Kwestia nadwykonań zawsze budzi duże emocje zarówno po stronie placówek medycznych jak i Narodowego Funduszu Zdrowia. Często procesy sądowe są jedynym wyjściem jakie pozostaje podmiotom leczniczym w walce o zwrot świadczeń wykonanych ponad limit, dlatego też ich liczba z roku na rok stale rośnie. W walce tej istotnym dla placówek medycznych powinien być wyrok Sądu Najwyższego wydany przeszło rok temu, dokładnie 10 stycznia 2014 r. (I CSK 161/13), w którym to Sąd wyraźnie wskazał, iż ratowanie życia i zdrowia Narodowy Fundusz Zdrowia ma obowiązek zrefundować. Sąd Najwyższy nie zostawił żadnych wątpliwości, że zabiegi niezbędne ze względu na zagrożenie zdrowia lub życia muszą zostać zrefundowane. Przeważyło stanowisko, że gdy w grę wchodzi ratowanie życia, ograniczenia budżetowe muszą zejść na bok.

Polecenia:
**A.** Jakiego dnia zapadł wyrok Sądu Najwyższego opisany w tekście o nadwykonaniach?
**B.** Przepisz dosłownie fragment tekstu o nadwykonaniach, zaczynając od słów „Kwestia nadwykonań zawsze”, a kończąc na słowach „zejść na bok.”.

Dane:

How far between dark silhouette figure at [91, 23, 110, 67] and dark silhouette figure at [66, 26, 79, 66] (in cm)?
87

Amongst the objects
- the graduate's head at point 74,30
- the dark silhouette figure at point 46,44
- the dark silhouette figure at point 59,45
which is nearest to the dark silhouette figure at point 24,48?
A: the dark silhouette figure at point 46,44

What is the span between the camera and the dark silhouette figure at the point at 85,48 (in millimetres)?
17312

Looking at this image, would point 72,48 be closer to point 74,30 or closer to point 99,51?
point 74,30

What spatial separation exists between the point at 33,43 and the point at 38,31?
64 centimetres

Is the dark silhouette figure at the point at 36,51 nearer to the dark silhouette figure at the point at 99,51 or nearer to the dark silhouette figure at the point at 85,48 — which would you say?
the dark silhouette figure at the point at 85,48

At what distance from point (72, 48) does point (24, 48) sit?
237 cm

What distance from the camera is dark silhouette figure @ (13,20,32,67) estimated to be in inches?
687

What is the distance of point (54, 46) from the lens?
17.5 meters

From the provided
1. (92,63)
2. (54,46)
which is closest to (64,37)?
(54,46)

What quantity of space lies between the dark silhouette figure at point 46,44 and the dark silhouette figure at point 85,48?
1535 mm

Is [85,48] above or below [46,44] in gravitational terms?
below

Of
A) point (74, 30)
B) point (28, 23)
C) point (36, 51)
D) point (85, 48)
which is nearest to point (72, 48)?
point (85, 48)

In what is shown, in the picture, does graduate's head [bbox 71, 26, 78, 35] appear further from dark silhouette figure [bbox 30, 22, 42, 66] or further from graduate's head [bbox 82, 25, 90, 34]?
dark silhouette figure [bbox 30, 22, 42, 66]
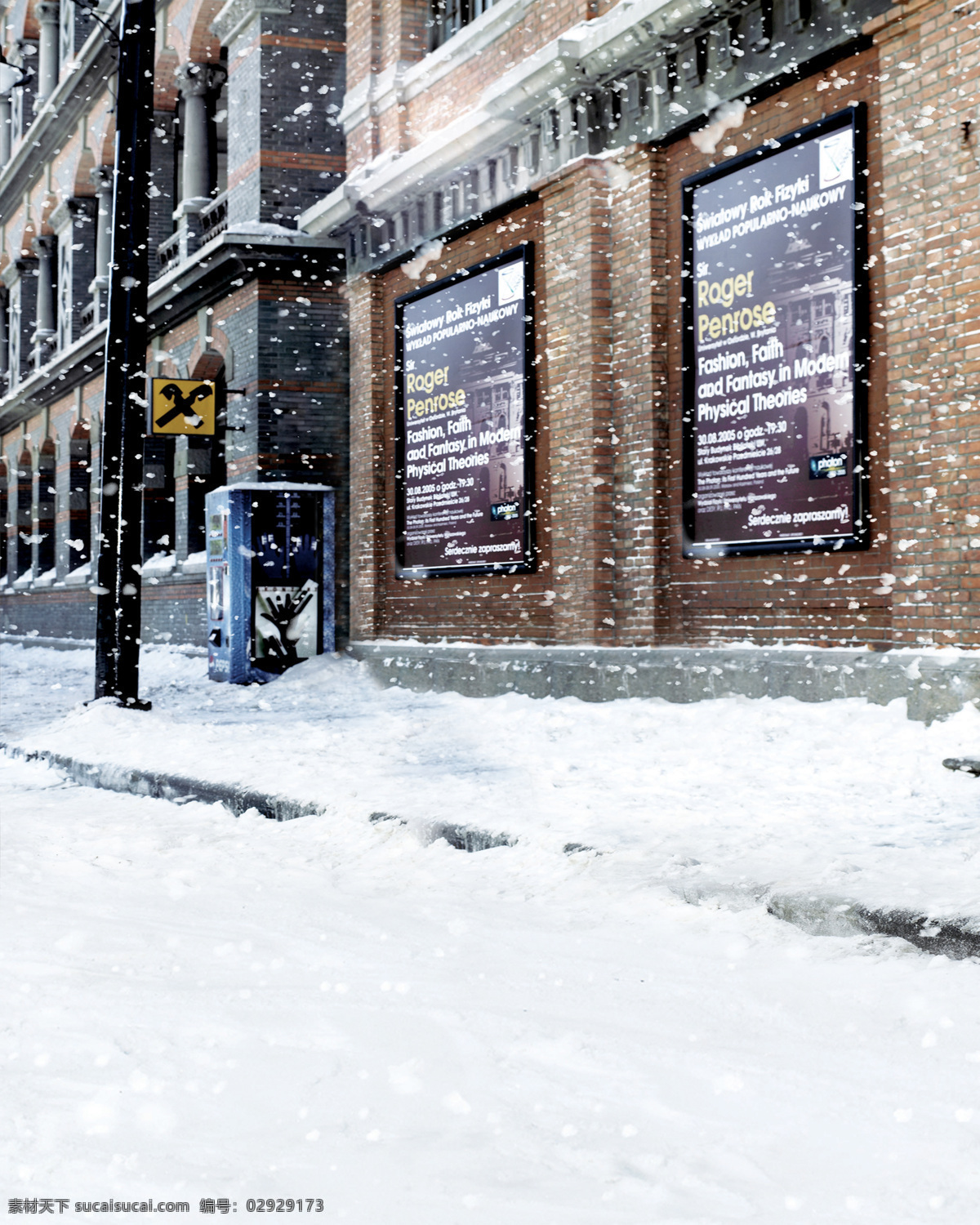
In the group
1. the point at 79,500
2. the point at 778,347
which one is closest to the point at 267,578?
the point at 778,347

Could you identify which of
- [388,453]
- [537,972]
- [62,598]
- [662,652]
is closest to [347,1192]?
[537,972]

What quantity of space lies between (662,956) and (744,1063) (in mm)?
1112

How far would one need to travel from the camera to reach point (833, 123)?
33.6 ft

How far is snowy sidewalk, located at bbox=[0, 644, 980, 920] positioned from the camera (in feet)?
19.0

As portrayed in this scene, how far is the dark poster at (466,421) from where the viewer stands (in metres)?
13.9

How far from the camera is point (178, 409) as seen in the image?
52.6 ft

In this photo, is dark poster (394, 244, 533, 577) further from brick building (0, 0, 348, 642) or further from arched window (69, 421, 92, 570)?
arched window (69, 421, 92, 570)

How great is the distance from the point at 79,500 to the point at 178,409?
13.7 metres

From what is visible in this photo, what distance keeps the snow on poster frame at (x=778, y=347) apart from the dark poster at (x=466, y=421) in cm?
247

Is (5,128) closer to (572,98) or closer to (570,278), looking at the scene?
(572,98)

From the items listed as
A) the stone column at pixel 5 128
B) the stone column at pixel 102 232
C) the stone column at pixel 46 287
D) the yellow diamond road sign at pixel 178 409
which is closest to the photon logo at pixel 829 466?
the yellow diamond road sign at pixel 178 409

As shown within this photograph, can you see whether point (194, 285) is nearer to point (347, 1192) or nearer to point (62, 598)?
point (62, 598)

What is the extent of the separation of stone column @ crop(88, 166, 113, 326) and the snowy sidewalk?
14122mm

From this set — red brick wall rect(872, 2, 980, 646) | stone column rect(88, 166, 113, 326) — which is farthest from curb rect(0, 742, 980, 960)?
stone column rect(88, 166, 113, 326)
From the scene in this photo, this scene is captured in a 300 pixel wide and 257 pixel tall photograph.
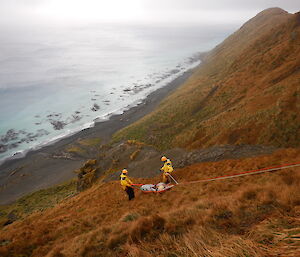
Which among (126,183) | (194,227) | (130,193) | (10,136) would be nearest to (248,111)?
(130,193)

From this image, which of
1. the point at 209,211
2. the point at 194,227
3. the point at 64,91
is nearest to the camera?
the point at 194,227

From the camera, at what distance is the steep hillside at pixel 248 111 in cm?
1650

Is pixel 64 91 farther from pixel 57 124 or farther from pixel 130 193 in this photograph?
pixel 130 193

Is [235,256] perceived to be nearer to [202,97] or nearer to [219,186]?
[219,186]

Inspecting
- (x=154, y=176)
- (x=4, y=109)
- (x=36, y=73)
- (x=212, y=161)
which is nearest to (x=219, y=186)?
(x=212, y=161)

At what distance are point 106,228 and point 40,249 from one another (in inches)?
129

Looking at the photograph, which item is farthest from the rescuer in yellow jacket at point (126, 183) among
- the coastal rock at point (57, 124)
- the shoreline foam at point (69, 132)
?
the coastal rock at point (57, 124)

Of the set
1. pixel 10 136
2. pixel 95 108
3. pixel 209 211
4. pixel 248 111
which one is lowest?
pixel 10 136

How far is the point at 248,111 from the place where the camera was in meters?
20.8

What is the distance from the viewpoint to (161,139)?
3294cm

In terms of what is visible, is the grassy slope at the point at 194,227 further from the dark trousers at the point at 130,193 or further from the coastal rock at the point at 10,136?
the coastal rock at the point at 10,136

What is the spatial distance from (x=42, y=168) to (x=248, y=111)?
3765 cm

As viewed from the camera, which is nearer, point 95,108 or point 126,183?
point 126,183

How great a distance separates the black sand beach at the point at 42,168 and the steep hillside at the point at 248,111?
940cm
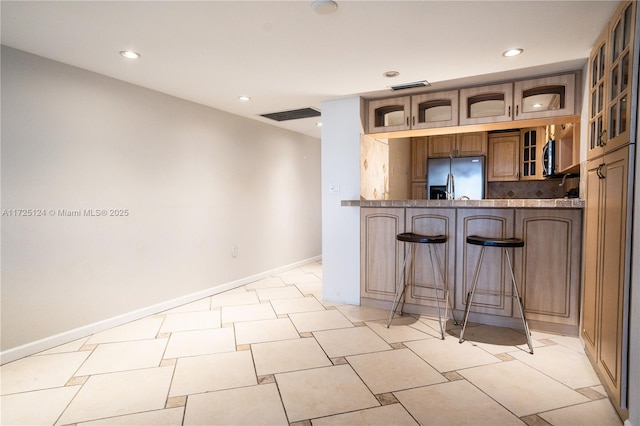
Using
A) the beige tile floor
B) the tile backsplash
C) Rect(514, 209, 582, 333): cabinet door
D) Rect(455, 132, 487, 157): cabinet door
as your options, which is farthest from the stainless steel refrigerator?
the beige tile floor

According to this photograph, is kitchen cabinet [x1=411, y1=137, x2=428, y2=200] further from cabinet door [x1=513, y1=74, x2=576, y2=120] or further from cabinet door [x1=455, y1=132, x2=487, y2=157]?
cabinet door [x1=513, y1=74, x2=576, y2=120]

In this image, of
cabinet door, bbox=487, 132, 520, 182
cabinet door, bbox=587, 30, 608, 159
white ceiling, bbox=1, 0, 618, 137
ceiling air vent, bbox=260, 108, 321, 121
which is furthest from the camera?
cabinet door, bbox=487, 132, 520, 182

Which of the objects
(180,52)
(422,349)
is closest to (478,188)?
(422,349)

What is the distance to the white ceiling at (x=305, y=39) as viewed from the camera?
189 centimetres

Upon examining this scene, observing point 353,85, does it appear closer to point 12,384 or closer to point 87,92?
point 87,92

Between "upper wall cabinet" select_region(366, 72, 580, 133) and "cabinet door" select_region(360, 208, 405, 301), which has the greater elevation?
"upper wall cabinet" select_region(366, 72, 580, 133)

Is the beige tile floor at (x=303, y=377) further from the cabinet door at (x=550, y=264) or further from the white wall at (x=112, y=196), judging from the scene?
the white wall at (x=112, y=196)

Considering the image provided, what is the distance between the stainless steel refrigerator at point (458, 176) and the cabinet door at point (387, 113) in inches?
81.0

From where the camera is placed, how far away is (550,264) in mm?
2713

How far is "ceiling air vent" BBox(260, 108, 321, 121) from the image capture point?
4148mm

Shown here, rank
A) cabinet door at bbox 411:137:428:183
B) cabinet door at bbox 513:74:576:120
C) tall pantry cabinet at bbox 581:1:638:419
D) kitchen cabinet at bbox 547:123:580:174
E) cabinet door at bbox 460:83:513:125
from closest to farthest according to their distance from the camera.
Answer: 1. tall pantry cabinet at bbox 581:1:638:419
2. cabinet door at bbox 513:74:576:120
3. cabinet door at bbox 460:83:513:125
4. kitchen cabinet at bbox 547:123:580:174
5. cabinet door at bbox 411:137:428:183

Odpowiedzi:
**A.** 10 stycznia 2014 r.

**B.**
Kwestia nadwykonań zawsze budzi duże emocje zarówno po stronie placówek medycznych jak i Narodowego Funduszu Zdrowia. Często procesy sądowe są jedynym wyjściem jakie pozostaje podmiotom leczniczym w walce o zwrot świadczeń wykonanych ponad limit, dlatego też ich liczba z roku na rok stale rośnie. W walce tej istotnym dla placówek medycznych powinien być wyrok Sądu Najwyższego wydany przeszło rok temu, dokładnie 10 stycznia 2014 r. (I CSK 161/13), w którym to Sąd wyraźnie wskazał, iż ratowanie życia i zdrowia Narodowy Fundusz Zdrowia ma obowiązek zrefundować. Sąd Najwyższy nie zostawił żadnych wątpliwości, że zabiegi niezbędne ze względu na zagrożenie zdrowia lub życia muszą zostać zrefundowane. Przeważyło stanowisko, że gdy w grę wchodzi ratowanie życia, ograniczenia budżetowe muszą zejść na bok.